** Data excerpts follows **

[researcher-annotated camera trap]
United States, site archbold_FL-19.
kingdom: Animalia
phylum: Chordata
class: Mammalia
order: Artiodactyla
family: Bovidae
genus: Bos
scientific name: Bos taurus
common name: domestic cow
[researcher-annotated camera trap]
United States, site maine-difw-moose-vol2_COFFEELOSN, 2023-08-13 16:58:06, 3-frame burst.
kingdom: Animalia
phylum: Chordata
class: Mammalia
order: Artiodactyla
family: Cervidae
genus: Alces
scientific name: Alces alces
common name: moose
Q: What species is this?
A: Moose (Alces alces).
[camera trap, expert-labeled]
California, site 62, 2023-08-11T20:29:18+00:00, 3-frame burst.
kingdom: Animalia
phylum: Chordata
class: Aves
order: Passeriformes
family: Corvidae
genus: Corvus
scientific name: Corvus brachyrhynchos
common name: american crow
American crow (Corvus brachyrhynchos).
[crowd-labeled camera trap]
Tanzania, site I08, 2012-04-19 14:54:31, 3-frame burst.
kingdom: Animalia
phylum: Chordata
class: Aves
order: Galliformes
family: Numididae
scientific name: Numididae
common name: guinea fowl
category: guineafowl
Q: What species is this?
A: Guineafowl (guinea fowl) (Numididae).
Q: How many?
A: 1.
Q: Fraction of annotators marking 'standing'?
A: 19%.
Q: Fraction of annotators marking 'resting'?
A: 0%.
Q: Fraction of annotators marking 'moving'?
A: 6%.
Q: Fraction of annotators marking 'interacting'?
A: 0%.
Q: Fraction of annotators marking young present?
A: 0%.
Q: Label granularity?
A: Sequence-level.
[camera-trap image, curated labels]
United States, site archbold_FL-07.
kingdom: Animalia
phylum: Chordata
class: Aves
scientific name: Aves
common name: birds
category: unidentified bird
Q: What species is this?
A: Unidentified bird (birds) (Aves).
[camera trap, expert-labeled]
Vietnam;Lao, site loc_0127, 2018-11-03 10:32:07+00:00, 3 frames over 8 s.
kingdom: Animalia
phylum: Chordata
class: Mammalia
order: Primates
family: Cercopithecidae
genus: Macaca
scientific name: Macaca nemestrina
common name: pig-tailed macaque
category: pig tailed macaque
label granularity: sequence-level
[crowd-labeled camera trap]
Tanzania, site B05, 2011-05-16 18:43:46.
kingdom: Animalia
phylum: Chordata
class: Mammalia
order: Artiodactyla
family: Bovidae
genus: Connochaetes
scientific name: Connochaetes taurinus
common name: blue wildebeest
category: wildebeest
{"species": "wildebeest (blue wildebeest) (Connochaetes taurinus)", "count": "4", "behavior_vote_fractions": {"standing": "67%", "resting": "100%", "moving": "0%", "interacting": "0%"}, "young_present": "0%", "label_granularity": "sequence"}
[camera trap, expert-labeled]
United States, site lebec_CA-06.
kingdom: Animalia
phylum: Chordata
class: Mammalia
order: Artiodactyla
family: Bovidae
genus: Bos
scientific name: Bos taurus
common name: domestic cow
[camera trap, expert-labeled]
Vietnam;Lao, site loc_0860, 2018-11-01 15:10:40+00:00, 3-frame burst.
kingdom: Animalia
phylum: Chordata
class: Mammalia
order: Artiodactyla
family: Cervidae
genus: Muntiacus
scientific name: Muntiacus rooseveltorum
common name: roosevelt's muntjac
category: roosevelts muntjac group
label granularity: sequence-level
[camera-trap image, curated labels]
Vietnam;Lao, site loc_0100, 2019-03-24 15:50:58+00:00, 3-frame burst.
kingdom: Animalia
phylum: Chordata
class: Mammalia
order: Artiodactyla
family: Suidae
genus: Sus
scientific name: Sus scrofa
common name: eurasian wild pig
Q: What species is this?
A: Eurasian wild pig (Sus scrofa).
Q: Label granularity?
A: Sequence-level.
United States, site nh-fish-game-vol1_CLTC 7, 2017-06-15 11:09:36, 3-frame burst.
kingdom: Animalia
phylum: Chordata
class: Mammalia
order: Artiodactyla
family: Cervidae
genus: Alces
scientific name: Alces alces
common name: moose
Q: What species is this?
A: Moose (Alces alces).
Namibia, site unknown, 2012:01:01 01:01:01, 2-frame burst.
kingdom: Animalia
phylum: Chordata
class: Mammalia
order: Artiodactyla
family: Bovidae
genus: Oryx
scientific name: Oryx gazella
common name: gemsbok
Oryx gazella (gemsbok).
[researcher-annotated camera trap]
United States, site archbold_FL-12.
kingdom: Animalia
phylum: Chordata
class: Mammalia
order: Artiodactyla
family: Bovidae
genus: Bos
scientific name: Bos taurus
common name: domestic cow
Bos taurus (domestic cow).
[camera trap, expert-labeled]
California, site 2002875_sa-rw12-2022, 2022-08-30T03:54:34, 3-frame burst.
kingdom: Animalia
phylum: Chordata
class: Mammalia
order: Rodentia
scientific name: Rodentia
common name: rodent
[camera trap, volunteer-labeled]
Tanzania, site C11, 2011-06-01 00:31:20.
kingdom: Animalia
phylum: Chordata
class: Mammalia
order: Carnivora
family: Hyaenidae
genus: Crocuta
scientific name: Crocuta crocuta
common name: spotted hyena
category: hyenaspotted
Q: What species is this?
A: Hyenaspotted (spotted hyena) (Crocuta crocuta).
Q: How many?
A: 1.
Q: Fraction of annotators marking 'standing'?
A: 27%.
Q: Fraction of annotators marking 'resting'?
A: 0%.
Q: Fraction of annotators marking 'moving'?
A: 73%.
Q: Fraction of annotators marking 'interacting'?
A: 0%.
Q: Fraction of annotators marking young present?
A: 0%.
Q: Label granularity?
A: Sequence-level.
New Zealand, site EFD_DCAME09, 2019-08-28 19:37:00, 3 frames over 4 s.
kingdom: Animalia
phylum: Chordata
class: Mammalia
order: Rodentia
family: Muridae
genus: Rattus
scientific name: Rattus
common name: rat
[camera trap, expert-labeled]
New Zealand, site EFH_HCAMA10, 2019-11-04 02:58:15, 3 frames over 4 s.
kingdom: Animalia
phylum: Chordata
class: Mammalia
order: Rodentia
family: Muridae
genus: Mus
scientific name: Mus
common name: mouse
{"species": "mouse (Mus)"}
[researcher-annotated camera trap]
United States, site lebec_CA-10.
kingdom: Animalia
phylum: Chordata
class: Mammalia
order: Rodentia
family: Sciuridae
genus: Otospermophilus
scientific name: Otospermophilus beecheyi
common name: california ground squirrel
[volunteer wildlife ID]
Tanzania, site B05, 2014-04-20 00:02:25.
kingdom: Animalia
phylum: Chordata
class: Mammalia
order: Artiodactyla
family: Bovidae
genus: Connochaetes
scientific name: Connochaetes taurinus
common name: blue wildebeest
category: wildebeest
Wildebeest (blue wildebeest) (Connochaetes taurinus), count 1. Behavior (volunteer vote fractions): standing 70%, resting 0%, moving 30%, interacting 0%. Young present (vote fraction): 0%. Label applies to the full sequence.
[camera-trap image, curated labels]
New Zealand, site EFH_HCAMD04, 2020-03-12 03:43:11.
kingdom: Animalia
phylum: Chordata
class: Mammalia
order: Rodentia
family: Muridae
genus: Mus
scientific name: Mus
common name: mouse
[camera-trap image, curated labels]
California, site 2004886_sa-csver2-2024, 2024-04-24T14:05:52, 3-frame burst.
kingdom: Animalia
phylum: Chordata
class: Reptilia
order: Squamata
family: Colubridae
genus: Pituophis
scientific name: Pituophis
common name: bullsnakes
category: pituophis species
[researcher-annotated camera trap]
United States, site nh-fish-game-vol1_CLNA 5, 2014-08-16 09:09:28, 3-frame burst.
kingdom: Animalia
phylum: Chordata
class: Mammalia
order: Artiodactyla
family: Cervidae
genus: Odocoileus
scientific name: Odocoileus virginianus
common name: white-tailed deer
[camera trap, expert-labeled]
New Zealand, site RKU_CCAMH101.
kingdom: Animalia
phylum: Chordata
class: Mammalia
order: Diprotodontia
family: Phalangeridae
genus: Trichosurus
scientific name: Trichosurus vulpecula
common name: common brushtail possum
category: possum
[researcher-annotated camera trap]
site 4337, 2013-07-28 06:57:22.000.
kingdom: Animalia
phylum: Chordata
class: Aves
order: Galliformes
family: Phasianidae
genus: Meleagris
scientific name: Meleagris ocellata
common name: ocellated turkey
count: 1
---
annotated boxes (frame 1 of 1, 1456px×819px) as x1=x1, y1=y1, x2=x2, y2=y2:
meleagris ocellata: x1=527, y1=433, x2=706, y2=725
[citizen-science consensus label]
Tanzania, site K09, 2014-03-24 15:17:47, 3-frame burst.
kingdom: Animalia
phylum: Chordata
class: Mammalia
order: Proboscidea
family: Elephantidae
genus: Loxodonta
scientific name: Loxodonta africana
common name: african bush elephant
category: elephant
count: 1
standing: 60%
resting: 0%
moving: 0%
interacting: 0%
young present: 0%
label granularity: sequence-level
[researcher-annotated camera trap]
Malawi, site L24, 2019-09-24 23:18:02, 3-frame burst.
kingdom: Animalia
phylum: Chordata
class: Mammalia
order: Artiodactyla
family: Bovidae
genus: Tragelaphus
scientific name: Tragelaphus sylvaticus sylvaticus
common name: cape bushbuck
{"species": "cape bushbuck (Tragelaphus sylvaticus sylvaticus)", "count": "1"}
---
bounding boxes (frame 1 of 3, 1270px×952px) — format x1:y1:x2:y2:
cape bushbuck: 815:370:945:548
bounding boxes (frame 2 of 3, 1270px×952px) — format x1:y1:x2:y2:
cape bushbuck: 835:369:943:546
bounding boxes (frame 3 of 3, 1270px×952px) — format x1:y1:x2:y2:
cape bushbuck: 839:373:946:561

** End of Data excerpts **

> _Instructions to follow_
Set the lines down exactly, from the first line of the records to the line where "scientific name: Corvus brachyrhynchos" appears, with both ends kept.

> _Written answer_
[researcher-annotated camera trap]
United States, site archbold_FL-19.
kingdom: Animalia
phylum: Chordata
class: Mammalia
order: Artiodactyla
family: Bovidae
genus: Bos
scientific name: Bos taurus
common name: domestic cow
[researcher-annotated camera trap]
United States, site maine-difw-moose-vol2_COFFEELOSN, 2023-08-13 16:58:06, 3-frame burst.
kingdom: Animalia
phylum: Chordata
class: Mammalia
order: Artiodactyla
family: Cervidae
genus: Alces
scientific name: Alces alces
common name: moose
Q: What species is this?
A: Moose (Alces alces).
[camera trap, expert-labeled]
California, site 62, 2023-08-11T20:29:18+00:00, 3-frame burst.
kingdom: Animalia
phylum: Chordata
class: Aves
order: Passeriformes
family: Corvidae
genus: Corvus
scientific name: Corvus brachyrhynchos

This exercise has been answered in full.